野性味あふれた姿も素敵すぎたけれど、正装姿は頼りになる騎士団長を具現化したようだ。
端正な容貌の二人が並んでいる様を見ているだけで幸せを満喫できる。
「……っ、バルト卿がジェラルド様の肩に手を置いた! やはり、あの噂は……!!」
「気を許した相手の前にいるときのあなたって、本当に社交界にいるときと違って可愛くて面白いわよね」
「……失礼致しました。レイレア様」
「楽しいからいいの。これからも、こうして時々お茶会をしましょう。この秘密の席で」
「っ……よろしいのですか!?」
優雅に頷いて、紅茶を傾けるレイレア様に、キラキラした瞳を向けてしまった私。
彼女は、ある意味、貴婦人と令嬢の戦場でもあるこの王宮で、唯一心許せる大切な友人だ。

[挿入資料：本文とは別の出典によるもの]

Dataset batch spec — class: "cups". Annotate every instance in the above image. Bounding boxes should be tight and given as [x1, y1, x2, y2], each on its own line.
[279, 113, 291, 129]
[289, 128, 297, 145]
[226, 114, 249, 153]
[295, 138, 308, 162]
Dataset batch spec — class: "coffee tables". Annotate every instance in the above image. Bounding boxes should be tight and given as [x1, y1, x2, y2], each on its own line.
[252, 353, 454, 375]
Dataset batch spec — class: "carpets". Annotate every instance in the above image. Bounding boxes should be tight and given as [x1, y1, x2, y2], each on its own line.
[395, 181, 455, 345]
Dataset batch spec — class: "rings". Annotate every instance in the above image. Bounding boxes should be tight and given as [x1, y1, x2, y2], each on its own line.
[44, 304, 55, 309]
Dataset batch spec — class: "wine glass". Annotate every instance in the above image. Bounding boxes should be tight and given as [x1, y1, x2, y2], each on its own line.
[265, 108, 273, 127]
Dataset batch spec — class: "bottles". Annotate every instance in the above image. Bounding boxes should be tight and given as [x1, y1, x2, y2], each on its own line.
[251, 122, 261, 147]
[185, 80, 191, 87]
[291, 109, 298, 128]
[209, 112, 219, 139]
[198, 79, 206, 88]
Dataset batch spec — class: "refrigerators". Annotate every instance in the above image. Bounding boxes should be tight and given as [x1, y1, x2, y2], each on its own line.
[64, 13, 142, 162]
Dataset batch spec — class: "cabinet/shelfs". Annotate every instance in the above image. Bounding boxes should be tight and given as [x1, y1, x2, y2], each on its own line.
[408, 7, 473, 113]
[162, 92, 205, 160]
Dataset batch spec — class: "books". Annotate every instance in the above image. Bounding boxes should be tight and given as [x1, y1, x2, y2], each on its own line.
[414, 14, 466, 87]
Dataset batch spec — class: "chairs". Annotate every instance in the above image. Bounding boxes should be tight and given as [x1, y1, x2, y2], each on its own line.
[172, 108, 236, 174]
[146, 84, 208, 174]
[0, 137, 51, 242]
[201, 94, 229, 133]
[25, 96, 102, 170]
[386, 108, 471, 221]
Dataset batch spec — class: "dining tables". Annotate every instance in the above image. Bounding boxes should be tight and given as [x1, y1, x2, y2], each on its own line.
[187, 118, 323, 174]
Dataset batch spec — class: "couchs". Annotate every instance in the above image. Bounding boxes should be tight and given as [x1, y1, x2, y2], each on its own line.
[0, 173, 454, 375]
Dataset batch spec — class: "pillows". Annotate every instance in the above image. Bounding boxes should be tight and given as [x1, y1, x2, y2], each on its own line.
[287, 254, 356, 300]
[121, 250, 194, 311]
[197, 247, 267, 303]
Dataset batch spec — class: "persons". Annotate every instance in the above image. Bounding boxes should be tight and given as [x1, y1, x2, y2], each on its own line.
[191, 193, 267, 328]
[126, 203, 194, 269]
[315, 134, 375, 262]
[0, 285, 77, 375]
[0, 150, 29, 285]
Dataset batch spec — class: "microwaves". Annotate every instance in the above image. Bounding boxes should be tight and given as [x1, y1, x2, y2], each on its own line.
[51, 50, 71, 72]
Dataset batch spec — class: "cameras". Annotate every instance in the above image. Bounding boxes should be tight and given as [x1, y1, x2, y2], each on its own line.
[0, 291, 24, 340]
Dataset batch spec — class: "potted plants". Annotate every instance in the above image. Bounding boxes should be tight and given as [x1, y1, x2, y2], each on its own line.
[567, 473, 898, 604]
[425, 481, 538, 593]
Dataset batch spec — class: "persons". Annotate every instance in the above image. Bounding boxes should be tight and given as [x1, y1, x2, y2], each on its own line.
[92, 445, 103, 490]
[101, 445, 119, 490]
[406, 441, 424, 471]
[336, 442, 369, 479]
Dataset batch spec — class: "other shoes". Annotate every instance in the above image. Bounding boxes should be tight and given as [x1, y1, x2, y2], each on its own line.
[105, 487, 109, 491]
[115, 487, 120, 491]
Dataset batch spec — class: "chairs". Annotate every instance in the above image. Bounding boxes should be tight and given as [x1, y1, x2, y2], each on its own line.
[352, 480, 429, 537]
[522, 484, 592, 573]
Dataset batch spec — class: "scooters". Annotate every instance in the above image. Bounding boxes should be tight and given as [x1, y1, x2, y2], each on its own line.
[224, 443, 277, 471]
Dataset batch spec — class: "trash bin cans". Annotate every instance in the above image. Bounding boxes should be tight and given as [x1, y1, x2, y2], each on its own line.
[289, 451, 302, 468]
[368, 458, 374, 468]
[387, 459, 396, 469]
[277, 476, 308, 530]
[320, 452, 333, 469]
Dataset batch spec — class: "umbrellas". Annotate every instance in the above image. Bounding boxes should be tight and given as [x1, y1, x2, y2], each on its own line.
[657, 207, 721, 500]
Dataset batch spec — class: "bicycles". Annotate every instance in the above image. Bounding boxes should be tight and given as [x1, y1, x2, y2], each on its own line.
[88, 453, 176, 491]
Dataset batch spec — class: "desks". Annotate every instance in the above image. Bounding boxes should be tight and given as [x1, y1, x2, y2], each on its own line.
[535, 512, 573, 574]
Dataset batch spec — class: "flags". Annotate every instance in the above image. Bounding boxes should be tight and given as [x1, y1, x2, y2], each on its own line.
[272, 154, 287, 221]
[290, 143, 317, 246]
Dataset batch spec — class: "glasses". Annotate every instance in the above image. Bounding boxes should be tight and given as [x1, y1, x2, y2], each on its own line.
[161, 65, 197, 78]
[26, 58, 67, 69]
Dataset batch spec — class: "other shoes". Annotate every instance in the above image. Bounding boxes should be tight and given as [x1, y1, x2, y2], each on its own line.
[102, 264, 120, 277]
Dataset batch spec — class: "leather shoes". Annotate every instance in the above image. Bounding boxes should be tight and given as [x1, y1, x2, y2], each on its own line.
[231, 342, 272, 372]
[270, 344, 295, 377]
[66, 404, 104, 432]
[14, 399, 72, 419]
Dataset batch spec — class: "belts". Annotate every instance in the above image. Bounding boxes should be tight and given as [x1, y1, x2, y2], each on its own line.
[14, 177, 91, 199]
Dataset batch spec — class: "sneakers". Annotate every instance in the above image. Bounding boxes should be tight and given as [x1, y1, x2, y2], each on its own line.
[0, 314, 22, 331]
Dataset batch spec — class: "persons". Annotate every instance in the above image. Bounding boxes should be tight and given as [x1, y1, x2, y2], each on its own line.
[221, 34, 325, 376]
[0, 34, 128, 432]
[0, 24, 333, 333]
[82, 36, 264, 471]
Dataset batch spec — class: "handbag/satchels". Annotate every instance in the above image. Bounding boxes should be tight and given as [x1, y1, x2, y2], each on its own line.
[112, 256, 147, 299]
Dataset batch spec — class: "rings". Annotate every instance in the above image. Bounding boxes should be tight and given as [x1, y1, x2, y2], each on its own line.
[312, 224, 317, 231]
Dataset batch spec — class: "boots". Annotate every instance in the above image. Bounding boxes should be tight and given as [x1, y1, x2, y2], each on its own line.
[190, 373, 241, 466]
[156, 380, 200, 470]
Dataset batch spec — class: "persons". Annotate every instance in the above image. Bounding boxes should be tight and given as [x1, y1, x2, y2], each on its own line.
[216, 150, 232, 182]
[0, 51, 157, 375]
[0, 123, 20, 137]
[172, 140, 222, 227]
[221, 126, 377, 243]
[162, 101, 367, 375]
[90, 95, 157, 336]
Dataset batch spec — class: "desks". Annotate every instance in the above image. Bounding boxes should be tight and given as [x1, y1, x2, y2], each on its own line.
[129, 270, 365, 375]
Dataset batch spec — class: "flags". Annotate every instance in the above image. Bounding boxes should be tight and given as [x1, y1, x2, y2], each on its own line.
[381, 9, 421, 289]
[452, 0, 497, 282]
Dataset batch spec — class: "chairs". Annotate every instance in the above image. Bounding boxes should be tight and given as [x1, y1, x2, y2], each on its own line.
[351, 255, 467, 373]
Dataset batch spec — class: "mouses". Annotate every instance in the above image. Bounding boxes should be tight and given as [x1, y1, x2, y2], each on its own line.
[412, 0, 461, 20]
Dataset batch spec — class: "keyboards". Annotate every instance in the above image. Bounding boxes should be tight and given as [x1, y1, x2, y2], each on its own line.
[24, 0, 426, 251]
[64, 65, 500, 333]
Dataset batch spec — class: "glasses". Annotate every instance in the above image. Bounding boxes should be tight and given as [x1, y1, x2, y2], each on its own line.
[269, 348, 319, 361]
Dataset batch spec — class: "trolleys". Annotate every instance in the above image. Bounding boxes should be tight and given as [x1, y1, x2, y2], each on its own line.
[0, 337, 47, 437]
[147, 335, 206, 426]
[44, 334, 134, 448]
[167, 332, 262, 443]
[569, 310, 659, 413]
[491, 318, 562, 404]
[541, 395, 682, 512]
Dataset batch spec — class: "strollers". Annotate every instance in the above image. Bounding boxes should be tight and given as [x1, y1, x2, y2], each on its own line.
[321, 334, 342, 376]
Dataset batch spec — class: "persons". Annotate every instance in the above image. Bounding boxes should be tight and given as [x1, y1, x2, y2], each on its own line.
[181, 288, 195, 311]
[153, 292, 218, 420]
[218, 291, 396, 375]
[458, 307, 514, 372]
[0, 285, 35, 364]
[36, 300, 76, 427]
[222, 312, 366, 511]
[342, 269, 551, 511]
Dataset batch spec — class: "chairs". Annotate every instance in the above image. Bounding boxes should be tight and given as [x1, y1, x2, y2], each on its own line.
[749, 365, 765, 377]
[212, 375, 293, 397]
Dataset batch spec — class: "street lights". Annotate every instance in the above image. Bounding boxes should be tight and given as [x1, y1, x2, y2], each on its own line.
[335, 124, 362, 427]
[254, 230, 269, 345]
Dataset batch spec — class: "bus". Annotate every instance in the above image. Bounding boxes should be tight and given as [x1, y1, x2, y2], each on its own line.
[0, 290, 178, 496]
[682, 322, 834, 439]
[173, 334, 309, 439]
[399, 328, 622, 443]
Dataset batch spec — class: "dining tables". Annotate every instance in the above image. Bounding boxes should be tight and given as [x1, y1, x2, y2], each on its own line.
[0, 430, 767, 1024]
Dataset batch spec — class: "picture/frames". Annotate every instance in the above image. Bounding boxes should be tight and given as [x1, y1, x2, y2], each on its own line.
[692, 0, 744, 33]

「それにしても、ジェラルド様が追い詰められている様子は、全くないわ。考えすぎだったのかしら……」
「あの叔父様が、誰かに追い詰められるなんて、想像もできないわ」
「いや、油断は禁物よ!」
双眼鏡をもう一度のぞき込む。
そのとき、なぜか双眼鏡越しに、金色の瞳と目が合った。
その瞳の持ち主は、もちろんジェラルド様だ。